Work request => Copy the text of every item below word for word, leaving out the pictures.

-.-.-

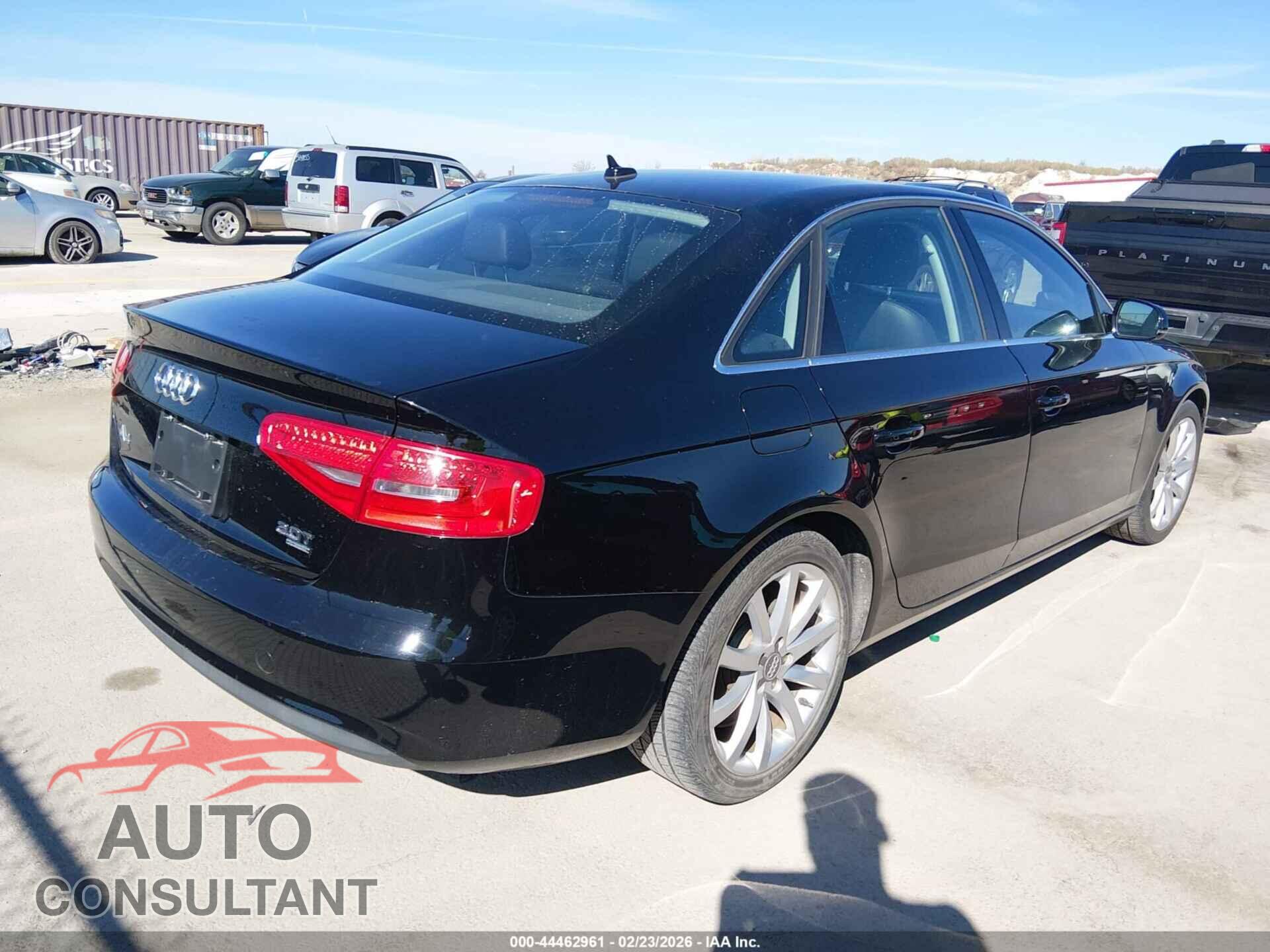 AUDI A4 2013 - WAUFFAFL3DN043866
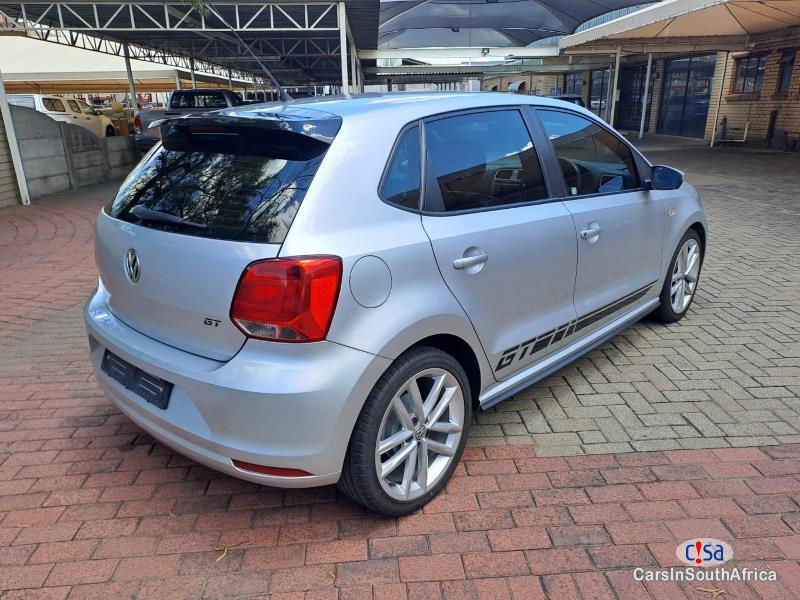 Volkswagen Polo Vivo Hatch 1.0 TSI GT Manual 2017 - image 2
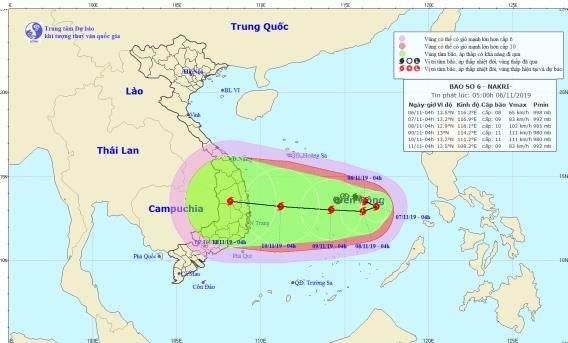 Hướng đi của bão số 6 lúc 5h00 sáng nay 6/11. Ảnh: Trung tâm dự báo KTTV Quốc gia (Tổng cục KTTV - Bộ TN&MT)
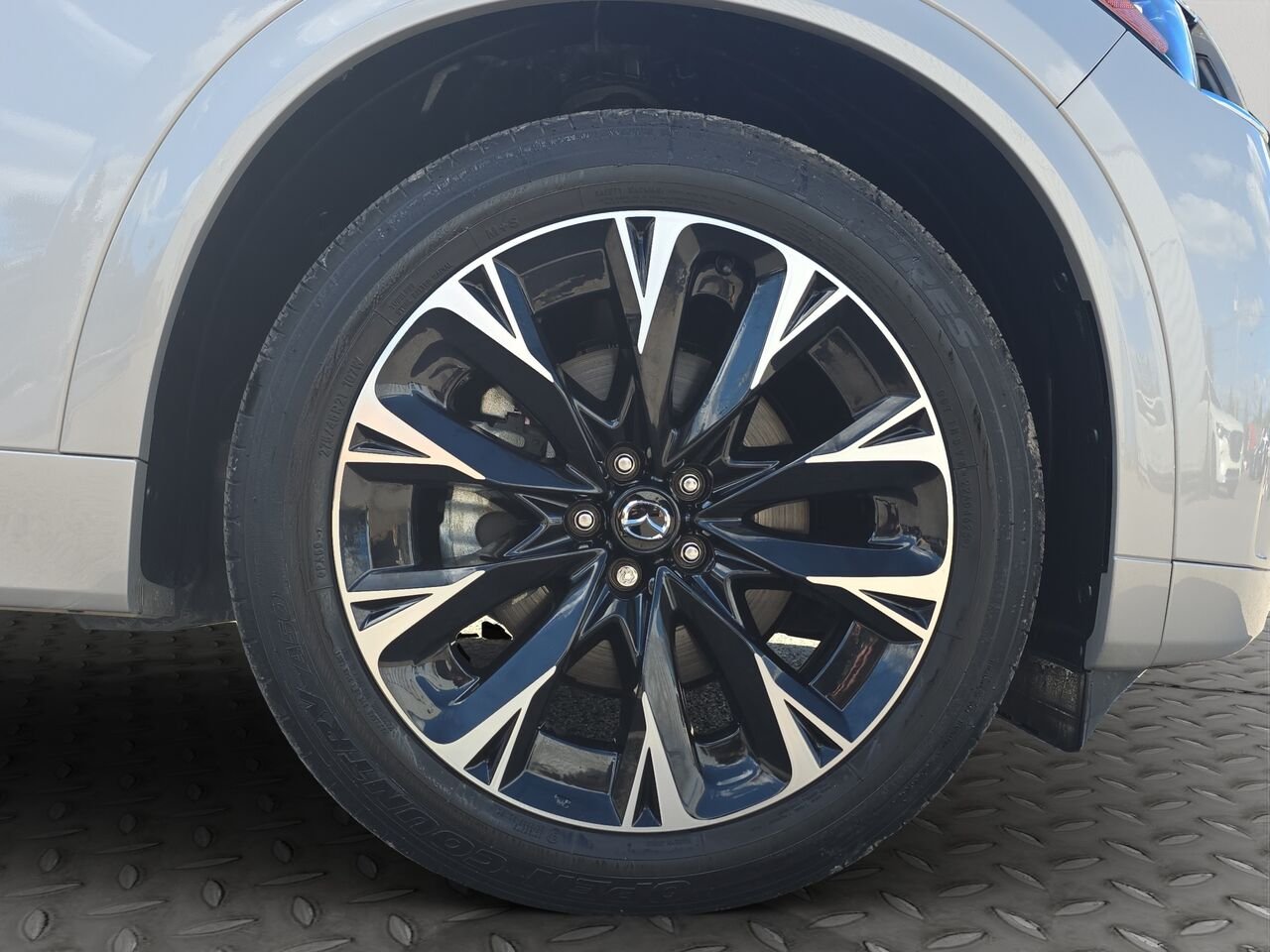 2026 Mazda CX-90 MHEV Signature TI Platinum Quartz Metallic Val-David - photo #33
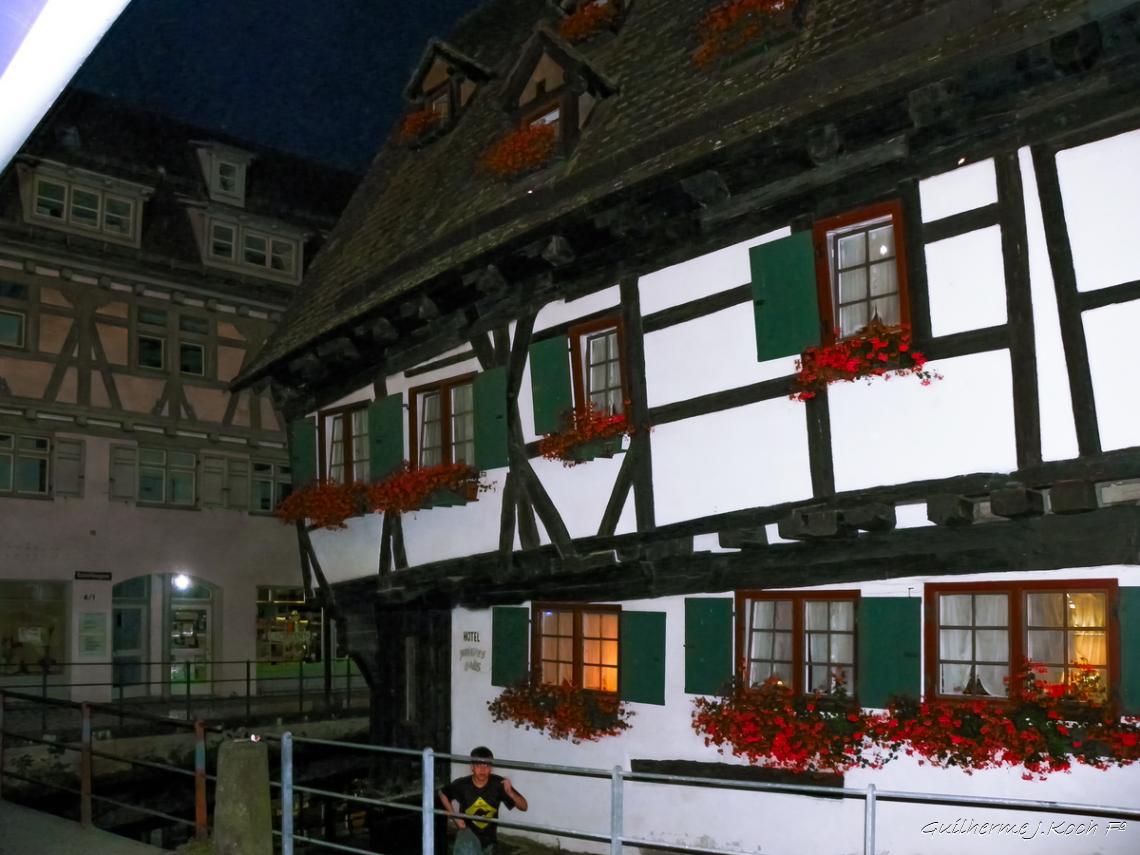 tags: Arquitetura,hist&oacute;ria,enxaimel,flores

Hotel Schiefes Haus em Ulm, DE - "hotel mais torto do mundo"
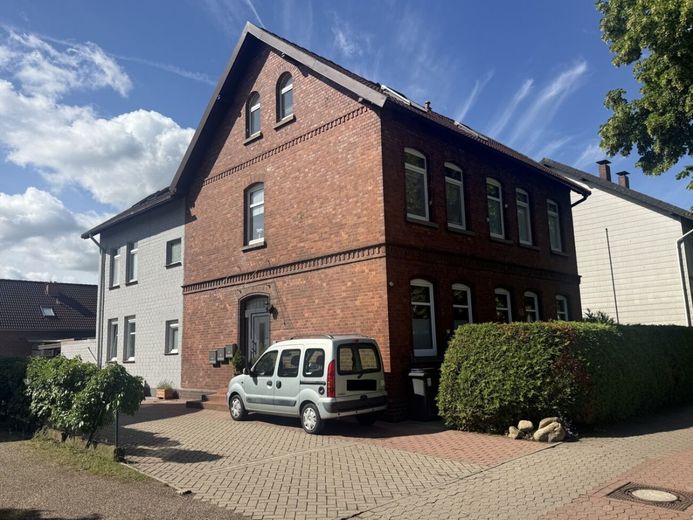 Wohnen mit Charakter - großzügige Altbauwohnung mit Balkon und Carport in Minden - Süd – Titelbild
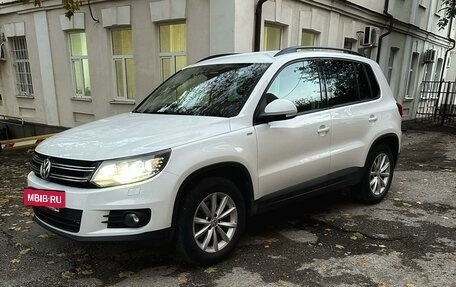 Volkswagen Tiguan I, 2015 год, 1 690 000 рублей, 2 фотография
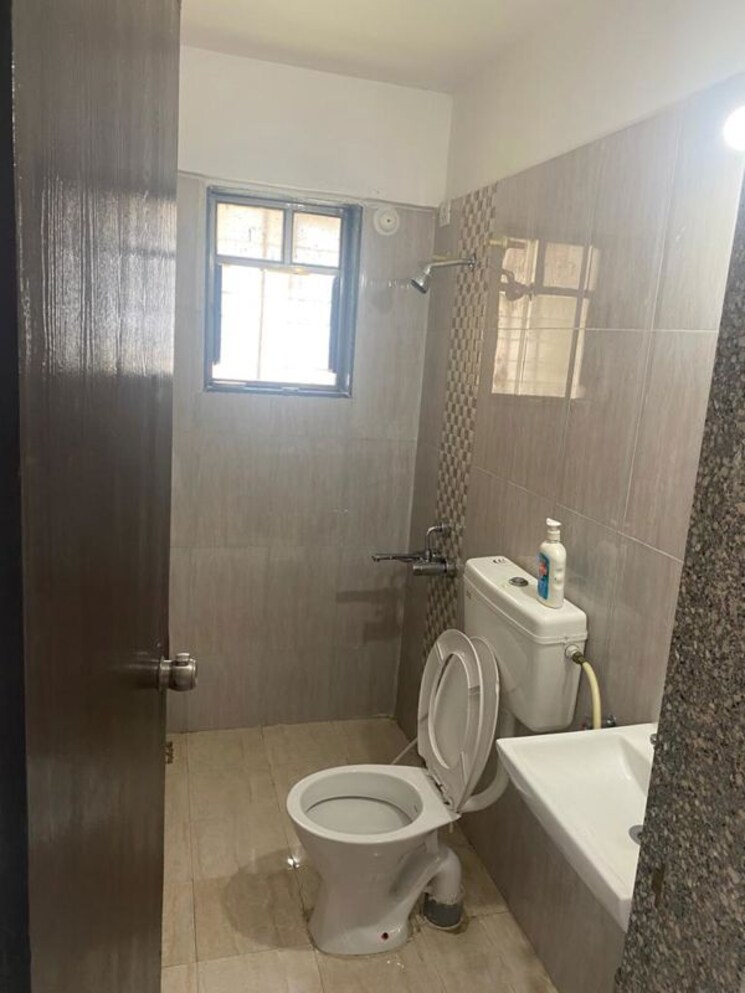 Bathroom, kumar-shantiniketan-phase-1 2 Bedroom 726 Sq.Ft. Apartment In Pashan Pune 9787263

-.-.-

Worked solution =>
 AUDI A4 2013 - WAUFFAFL3DN043866
 Volkswagen Polo Vivo Hatch 1.0 TSI GT Manual 2017 - image 2
 Hướng đi của bão số 6 lúc 5h00 sáng nay 6/11. Ảnh: Trung tâm dự báo KTTV Quốc gia (Tổng cục KTTV - Bộ TN&MT)
 2026 Mazda CX-90 MHEV Signature TI Platinum Quartz Metallic Val-David - photo #33
 tags: Arquitetura,hist&oacute;ria,enxaimel,flores

Hotel Schiefes Haus em Ulm, DE - "hotel mais torto do mundo"
 Wohnen mit Charakter - großzügige Altbauwohnung mit Balkon und Carport in Minden - Süd – Titelbild
 Volkswagen Tiguan I, 2015 год, 1 690 000 рублей, 2 фотография
 Bathroom, kumar-shantiniketan-phase-1 2 Bedroom 726 Sq.Ft. Apartment In Pashan Pune 9787263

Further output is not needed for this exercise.